Abstract

Pressure sensors are good candidates for measuring driver postural information, which is indicative for identifying driver’s intention and seating posture. However, monitoring systems based on pressure sensors must overcome the price barriers in order to be practically feasible. This study, therefore, was dedicated to explore the possibility of using pressure sensors with lower resolution for driver posture monitoring. We proposed pressure features including center of pressure, contact area proportion, and pressure ratios to recognize five typical trunk postures, two typical left foot postures, and three typical right foot postures. The features from lower-resolution mapping were compared with those from high-resolution Xsensor pressure mats on the backrest and seat pan. We applied five different supervised machine-learning techniques to recognize the postures of each body part and used leave-one-out cross-validation to evaluate their performance. A uniform sampling method was used to reduce number of pressure sensors, and five new layouts were tested by using the best classifier.
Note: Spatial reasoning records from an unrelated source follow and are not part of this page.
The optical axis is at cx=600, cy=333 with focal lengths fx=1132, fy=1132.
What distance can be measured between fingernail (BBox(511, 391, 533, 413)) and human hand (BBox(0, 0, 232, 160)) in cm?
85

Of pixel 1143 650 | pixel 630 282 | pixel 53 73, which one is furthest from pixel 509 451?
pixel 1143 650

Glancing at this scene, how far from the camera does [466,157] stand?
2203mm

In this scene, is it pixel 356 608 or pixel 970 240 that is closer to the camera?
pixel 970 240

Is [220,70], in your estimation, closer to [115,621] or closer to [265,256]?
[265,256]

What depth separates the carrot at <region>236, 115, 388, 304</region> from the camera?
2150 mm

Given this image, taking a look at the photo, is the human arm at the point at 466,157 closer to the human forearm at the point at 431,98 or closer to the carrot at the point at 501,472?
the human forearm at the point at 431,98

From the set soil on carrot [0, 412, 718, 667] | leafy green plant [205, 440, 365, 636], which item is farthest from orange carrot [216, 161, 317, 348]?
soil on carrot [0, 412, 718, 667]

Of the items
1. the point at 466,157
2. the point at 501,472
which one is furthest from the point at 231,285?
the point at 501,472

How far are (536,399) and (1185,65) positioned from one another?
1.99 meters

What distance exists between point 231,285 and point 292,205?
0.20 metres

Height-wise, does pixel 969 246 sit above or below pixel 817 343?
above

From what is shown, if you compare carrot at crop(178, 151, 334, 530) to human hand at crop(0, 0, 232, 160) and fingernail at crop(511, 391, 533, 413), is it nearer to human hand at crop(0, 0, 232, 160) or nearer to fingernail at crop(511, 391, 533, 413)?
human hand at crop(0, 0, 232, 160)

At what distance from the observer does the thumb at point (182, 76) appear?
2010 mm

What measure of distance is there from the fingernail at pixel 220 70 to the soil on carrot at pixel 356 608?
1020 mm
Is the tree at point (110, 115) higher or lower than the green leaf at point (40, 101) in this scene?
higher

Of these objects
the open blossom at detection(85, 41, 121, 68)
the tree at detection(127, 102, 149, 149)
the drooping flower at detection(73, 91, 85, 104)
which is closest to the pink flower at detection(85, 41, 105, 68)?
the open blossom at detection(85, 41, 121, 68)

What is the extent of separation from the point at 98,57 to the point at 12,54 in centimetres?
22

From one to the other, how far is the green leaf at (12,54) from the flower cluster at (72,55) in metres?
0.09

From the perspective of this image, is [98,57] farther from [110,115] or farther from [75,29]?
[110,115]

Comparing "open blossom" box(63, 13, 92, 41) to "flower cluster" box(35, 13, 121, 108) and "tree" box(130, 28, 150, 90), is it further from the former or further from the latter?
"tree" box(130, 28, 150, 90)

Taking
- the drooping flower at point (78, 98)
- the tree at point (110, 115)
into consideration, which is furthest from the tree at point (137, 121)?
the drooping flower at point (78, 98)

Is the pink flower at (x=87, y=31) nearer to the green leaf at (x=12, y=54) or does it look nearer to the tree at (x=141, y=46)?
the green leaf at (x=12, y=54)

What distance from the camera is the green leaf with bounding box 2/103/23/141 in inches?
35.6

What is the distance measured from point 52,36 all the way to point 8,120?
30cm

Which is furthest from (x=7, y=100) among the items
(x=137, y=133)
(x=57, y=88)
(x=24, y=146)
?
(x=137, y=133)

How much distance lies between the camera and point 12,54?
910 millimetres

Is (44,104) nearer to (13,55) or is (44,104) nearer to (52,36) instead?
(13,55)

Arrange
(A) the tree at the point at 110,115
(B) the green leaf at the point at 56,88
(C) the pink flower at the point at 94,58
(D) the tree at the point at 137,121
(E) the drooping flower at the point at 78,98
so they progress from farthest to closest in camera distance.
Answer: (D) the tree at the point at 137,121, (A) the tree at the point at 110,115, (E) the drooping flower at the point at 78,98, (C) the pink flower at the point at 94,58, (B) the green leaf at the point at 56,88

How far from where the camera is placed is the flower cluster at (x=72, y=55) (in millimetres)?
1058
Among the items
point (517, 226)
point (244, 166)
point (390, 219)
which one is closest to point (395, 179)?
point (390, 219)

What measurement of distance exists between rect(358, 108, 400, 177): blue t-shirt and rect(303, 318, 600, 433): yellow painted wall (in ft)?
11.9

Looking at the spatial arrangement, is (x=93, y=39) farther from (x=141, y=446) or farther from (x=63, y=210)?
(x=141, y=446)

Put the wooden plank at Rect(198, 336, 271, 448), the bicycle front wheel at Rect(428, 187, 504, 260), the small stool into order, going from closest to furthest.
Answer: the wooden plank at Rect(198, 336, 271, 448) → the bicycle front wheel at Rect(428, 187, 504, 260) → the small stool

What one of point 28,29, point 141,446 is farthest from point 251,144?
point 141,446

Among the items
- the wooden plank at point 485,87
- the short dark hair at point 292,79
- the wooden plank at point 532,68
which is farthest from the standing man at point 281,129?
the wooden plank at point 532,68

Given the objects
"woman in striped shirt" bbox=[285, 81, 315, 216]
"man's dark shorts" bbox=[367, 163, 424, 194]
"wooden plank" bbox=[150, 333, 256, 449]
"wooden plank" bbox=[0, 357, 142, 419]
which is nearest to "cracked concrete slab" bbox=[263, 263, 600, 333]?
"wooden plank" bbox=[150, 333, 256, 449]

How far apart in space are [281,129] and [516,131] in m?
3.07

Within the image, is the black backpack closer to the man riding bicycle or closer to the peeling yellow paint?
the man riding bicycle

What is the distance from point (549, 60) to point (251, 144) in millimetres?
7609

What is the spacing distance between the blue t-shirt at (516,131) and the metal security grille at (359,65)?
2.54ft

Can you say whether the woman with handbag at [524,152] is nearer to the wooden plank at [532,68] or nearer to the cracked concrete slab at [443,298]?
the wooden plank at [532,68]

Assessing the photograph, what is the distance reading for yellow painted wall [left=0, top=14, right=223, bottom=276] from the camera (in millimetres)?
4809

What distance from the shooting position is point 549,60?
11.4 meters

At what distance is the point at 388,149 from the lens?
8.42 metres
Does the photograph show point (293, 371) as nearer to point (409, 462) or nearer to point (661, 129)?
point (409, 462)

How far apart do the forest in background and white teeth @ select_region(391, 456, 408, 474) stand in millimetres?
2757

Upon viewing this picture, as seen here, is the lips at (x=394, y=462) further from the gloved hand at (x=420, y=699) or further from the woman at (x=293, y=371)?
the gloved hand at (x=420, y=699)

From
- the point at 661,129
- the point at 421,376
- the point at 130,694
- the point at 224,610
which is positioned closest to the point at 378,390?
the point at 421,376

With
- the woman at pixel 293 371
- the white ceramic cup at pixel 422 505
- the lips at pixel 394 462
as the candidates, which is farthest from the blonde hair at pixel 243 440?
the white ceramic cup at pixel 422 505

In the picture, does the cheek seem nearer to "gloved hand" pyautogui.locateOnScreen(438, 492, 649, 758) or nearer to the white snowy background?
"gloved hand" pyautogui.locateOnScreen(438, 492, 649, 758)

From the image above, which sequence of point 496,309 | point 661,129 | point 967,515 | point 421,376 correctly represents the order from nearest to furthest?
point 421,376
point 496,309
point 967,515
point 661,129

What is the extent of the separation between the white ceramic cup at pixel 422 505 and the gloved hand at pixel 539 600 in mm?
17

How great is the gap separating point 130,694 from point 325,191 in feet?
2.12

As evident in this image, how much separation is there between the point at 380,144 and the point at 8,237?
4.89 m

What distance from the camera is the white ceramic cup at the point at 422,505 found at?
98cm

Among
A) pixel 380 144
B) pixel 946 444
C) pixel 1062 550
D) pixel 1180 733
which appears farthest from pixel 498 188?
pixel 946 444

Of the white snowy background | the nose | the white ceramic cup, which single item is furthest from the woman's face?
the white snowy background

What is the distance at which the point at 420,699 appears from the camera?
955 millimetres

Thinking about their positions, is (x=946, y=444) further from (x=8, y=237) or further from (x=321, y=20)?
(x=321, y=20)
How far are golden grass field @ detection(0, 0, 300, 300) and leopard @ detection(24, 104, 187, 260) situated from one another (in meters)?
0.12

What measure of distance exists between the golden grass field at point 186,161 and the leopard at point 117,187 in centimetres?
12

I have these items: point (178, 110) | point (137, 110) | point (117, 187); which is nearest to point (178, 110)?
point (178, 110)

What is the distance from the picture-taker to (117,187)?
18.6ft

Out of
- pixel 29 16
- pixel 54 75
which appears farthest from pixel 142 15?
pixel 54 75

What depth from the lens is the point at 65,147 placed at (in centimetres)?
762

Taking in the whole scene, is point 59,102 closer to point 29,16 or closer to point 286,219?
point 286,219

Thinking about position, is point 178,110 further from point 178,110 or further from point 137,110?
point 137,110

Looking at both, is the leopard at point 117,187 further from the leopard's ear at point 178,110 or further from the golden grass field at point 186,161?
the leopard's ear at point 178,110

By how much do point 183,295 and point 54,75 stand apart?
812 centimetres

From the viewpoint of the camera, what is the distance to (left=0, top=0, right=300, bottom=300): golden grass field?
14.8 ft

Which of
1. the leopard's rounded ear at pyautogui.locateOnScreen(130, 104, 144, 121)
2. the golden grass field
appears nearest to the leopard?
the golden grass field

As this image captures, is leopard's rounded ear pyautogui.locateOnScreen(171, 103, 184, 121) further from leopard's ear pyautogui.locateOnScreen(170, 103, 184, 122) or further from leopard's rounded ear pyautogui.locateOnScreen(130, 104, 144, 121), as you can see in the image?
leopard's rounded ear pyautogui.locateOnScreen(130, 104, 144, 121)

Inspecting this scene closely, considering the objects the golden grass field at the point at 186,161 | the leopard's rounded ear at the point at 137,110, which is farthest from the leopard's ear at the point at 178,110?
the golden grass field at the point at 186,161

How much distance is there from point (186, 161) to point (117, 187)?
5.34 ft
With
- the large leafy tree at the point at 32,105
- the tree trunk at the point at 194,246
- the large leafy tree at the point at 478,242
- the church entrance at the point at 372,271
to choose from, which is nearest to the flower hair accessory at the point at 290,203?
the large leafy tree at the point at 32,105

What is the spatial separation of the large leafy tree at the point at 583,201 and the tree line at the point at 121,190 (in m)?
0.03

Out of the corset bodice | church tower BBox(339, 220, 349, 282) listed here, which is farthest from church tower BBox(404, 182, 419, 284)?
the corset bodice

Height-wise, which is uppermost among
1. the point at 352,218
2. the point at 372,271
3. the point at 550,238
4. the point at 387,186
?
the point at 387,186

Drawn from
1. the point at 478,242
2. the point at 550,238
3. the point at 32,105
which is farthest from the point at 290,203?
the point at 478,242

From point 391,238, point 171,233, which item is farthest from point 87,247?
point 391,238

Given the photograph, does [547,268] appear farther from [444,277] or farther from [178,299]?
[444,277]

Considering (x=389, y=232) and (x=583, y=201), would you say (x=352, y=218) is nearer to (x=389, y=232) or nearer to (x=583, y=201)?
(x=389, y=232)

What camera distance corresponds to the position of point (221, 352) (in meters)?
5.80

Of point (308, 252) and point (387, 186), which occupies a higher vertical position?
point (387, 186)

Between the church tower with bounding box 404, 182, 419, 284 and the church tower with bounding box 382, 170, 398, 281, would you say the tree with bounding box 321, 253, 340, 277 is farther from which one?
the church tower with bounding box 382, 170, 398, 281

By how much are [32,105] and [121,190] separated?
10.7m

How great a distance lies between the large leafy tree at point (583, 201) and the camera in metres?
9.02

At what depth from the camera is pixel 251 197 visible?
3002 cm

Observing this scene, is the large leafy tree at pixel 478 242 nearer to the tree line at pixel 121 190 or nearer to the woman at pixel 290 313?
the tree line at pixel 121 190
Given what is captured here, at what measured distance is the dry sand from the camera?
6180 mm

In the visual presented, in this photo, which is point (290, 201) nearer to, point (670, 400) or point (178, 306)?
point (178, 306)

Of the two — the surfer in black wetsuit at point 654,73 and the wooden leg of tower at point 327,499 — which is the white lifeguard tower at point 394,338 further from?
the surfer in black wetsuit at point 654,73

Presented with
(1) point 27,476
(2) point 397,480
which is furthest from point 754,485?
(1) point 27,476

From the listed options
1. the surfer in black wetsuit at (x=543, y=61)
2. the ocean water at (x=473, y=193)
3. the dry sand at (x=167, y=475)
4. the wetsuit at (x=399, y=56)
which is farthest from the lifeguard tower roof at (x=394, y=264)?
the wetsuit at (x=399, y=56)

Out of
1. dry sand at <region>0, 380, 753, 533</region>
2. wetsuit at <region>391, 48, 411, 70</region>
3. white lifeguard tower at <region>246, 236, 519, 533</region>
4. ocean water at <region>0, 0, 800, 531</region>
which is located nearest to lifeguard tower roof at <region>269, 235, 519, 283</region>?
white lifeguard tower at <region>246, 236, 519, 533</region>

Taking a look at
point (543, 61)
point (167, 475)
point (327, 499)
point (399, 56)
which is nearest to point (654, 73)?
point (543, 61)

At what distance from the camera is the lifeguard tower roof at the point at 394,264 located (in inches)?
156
Results showed that the random forest classifier outperformed the other classifiers with an average classification accuracy of 86% using the original pressure mats and 85% when only 8% of the pressure sensors were available. This study demonstrates the feasibility of using fewer pressure sensors for driver posture monitoring and suggests research directions for better sensor designs.

Highlights

  • Human driver errors in terms of attention, recognition, decision, and performance have been reportedly regarded as the main causes of traffic accidents by various sources [1,2,3]. driving automation is beneficial for accommodating human errors, a driver’s unavailability to take over may pose new challenges to road traffic safety [4,5,6]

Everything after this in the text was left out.